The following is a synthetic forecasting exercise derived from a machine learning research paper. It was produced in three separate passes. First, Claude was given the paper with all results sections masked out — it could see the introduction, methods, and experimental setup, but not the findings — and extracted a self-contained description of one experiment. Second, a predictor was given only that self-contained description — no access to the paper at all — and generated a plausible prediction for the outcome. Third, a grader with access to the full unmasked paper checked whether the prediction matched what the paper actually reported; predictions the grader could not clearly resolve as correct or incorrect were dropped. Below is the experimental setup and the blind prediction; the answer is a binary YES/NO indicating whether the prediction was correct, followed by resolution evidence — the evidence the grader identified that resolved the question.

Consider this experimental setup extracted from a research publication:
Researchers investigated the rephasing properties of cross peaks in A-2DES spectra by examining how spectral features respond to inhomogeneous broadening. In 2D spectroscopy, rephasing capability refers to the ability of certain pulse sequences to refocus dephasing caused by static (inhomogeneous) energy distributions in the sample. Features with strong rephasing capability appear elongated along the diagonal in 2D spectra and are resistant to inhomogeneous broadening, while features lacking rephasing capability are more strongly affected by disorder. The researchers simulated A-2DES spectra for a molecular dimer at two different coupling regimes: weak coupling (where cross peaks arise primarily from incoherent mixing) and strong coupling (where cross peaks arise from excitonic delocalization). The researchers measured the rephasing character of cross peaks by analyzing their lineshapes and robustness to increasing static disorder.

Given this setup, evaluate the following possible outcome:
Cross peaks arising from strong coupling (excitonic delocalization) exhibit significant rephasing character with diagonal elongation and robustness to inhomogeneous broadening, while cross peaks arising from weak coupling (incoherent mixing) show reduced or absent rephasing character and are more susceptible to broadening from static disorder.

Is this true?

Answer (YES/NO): YES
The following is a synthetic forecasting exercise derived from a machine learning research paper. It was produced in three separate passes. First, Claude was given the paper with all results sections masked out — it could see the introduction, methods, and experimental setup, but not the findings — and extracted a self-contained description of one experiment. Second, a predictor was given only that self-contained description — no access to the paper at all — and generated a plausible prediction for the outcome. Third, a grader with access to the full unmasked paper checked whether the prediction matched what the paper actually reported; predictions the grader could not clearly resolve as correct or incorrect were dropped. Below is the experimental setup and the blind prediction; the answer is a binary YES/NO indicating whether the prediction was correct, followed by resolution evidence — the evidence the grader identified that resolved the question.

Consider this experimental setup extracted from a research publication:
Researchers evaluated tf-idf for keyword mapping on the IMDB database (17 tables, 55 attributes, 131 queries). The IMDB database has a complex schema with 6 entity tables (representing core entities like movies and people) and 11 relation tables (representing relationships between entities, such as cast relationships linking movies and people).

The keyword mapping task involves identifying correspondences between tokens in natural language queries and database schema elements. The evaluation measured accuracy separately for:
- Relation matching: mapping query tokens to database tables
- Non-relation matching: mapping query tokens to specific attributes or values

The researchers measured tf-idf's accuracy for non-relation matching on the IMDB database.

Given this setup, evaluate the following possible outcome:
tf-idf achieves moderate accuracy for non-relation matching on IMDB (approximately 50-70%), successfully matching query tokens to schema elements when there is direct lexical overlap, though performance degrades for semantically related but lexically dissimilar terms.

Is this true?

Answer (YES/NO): NO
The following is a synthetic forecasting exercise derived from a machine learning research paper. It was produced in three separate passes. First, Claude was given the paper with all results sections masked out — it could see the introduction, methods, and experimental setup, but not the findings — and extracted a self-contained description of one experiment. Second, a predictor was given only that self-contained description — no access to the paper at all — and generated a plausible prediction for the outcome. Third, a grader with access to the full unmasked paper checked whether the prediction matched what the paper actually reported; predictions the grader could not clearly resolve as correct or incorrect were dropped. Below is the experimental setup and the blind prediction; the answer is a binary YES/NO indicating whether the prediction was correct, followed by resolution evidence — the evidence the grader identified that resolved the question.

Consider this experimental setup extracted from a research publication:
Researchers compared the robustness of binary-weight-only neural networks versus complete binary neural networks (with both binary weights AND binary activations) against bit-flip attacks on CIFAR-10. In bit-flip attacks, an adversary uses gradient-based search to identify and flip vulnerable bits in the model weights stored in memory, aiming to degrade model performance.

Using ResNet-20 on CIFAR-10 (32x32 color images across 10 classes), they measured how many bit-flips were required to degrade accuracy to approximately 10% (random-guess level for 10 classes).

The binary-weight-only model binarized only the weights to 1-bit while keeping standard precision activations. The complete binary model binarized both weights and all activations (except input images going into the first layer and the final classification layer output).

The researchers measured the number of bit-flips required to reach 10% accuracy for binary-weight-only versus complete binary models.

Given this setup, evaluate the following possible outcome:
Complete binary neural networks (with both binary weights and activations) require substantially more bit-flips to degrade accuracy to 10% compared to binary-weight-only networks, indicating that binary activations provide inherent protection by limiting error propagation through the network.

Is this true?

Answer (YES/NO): YES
◇ ◇ ◇ ◇
Scan the records above, then copy out each line that mentions "broadening".

Researchers investigated the rephasing properties of cross peaks in A-2DES spectra by examining how spectral features respond to inhomogeneous broadening. In 2D spectroscopy, rephasing capability refers to the ability of certain pulse sequences to refocus dephasing caused by static (inhomogeneous) energy distributions in the sample. Features with strong rephasing capability appear elongated along the diagonal in 2D spectra and are resistant to inhomogeneous broadening, while features lacking rephasing capability are more strongly affected by disorder. The researchers simulated A-2DES spectra for a molecular dimer at two different coupling regimes: weak coupling (where cross peaks arise primarily from incoherent mixing) and strong coupling (where cross peaks arise from excitonic delocalization). The researchers measured the rephasing character of cross peaks by analyzing their lineshapes and robustness to increasing static disorder.
Cross peaks arising from strong coupling (excitonic delocalization) exhibit significant rephasing character with diagonal elongation and robustness to inhomogeneous broadening, while cross peaks arising from weak coupling (incoherent mixing) show reduced or absent rephasing character and are more susceptible to broadening from static disorder.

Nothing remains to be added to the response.